» 文書セクション
────────
B.E. Sands and Others

背景

インフリキシマブは,腫瘍壊死因子に対するモノクローナル抗体であり,瘻孔を伴わないクローン病患者に対する有効な維持療法である.インフリキシマブが,瘻孔を伴う患者に対して有効な維持療法かどうかは不明である.

方 法

インフリキシマブを用いた維持療法の有効性を評価する目的で,最低 3 ヵ月間,腹部または肛門周囲に排液性瘻孔が 1 ヵ所以上認められたクローン病の成人患者 306 例を対象に,多施設共同二重盲検無作為プラセボ対照試験を行った.試験開始時,2 週目,6 週目に,患者に 5 mg/kg 体重のインフリキシマブを静脈内投与した.10 週目と 14 週目に反応を示した患者計 195 例と,反応を示さなかった患者 87 例を,引き続きプラセボまたは 5 mg/kg 体重のインフリキシマブのいずれかを 8 週ごとに投与する群に無作為に割付け,54 週目まで追跡した.主要解析は,14 週目に反応を示し,無作為化された患者の反応喪失までの時間とした.
────────
» データ抜粋
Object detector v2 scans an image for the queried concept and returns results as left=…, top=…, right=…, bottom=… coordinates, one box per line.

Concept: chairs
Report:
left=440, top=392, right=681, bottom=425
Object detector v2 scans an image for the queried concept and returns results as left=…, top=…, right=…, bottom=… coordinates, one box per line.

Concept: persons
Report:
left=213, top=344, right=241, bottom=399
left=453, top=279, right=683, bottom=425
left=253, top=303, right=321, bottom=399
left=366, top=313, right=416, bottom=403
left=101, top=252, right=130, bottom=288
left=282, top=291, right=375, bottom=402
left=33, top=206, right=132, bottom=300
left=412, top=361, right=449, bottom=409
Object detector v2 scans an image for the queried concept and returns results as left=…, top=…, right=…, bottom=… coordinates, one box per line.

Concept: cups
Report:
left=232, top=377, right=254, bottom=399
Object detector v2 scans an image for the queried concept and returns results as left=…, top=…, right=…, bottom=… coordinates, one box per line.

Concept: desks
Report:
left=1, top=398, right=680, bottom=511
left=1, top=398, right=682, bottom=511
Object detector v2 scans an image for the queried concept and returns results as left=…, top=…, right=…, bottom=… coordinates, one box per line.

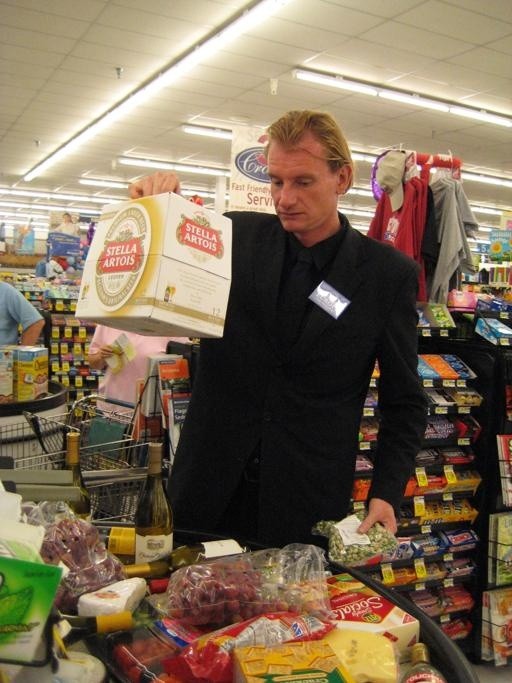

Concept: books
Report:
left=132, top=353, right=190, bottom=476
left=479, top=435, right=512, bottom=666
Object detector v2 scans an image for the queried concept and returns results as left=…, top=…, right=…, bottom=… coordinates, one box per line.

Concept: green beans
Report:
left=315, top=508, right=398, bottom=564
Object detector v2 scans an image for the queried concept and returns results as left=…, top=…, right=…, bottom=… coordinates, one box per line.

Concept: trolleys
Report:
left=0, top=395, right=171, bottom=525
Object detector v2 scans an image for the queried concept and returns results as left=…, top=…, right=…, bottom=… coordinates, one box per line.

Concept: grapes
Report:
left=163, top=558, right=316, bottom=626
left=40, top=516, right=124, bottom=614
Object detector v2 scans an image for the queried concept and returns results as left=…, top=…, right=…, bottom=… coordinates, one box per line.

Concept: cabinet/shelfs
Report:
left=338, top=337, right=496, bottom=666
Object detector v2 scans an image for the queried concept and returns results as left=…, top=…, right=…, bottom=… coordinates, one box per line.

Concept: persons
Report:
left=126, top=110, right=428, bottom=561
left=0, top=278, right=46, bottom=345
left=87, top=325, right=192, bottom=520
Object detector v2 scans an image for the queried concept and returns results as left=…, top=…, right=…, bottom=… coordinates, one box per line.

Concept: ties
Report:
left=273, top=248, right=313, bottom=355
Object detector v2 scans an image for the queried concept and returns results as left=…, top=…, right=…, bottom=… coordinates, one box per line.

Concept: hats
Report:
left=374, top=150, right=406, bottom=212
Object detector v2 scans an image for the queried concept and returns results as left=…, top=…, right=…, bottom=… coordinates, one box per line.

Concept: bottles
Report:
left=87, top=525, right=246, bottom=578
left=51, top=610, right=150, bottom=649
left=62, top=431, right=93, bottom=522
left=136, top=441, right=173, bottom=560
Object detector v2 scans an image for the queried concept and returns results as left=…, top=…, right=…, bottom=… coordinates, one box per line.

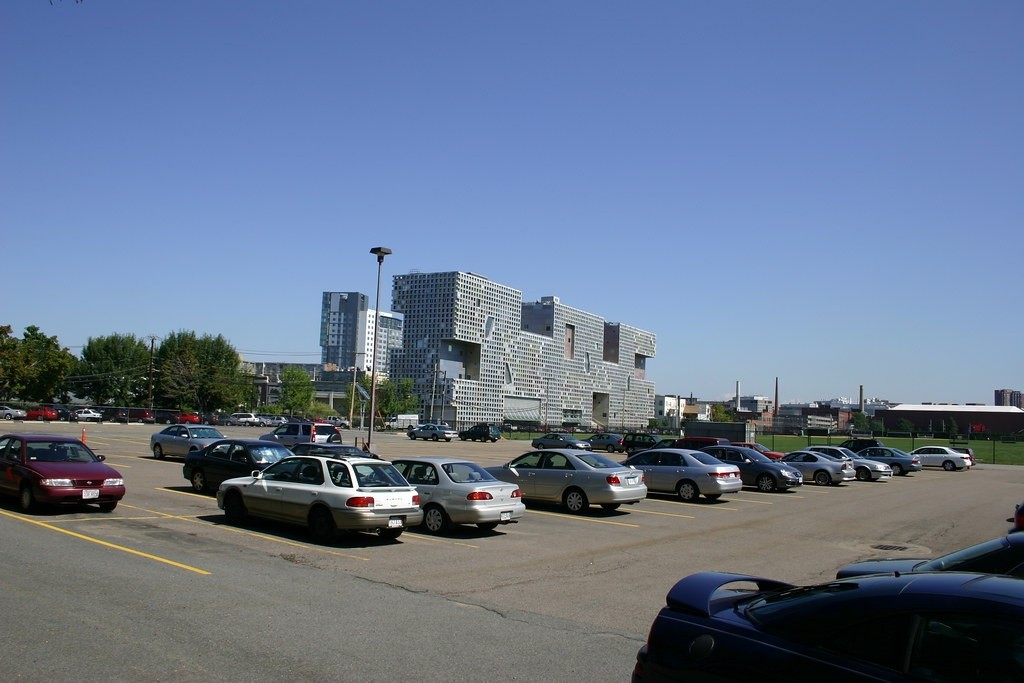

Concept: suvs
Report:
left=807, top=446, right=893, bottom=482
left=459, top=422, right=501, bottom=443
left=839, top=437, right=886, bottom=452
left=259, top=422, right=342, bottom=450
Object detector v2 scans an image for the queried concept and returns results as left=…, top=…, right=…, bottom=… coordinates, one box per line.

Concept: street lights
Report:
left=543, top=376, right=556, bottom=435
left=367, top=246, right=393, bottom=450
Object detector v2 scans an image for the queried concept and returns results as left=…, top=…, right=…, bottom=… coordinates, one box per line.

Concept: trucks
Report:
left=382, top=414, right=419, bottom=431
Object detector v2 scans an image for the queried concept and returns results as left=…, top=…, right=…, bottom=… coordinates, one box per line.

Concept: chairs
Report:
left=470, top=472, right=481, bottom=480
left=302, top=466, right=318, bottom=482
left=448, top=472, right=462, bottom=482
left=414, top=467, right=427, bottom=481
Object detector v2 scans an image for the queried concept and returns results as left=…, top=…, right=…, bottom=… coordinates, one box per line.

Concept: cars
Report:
────────
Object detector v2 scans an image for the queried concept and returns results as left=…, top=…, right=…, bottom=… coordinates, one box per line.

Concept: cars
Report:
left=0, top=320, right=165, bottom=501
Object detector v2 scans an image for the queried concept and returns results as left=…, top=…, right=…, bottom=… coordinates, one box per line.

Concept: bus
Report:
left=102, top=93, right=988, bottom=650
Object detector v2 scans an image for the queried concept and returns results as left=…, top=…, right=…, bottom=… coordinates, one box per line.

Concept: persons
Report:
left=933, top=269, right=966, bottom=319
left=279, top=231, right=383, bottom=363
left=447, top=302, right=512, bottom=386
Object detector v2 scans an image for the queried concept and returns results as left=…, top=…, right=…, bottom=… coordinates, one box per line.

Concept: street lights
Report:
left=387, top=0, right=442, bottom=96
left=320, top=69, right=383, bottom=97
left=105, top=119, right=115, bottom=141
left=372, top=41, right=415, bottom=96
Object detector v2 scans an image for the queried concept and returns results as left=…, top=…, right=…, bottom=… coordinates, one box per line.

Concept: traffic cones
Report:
────────
» 設問
1. インフリキシマブの試験に関する文書では、この試験は何のために実施されたとされていますか。背景に書かれている事情も含めて、1～3文で説明してください。
2. インフリキシマブの試験に関する文書を、最後の文の後から書き継いでください。

» 各設問の回答
1. この試験は、インフリキシマブを用いた維持療法の有効性を評価するために実施されました。背景として、インフリキシマブは瘻孔を伴わないクローン病患者に対しては有効な維持療法ですが、瘻孔を伴う患者に対して有効な維持療法かどうかは不明であるとされています。

2.
結 果

反応喪失までの時間は,インフリキシマブで維持療法を受けた患者のほうがプラセボで維持療法を受けた患者よりも有意に長かった(40 週以上 対 14 週,P<0.001).54 週目に排液性瘻孔がまったくみられなかったのは,プラセボ維持療法群の患者では 19%であったのに対し,インフリキシマブ維持療法群の患者では 36%であった(P=0.009).

結 論

インフリキシマブを用いた導入療法に反応を示す,瘻孔を伴うクローン病患者では,8 週ごとにインフリキシマブ療法を続けると,54 週間にわたって反応を維持できる可能性が高くなる.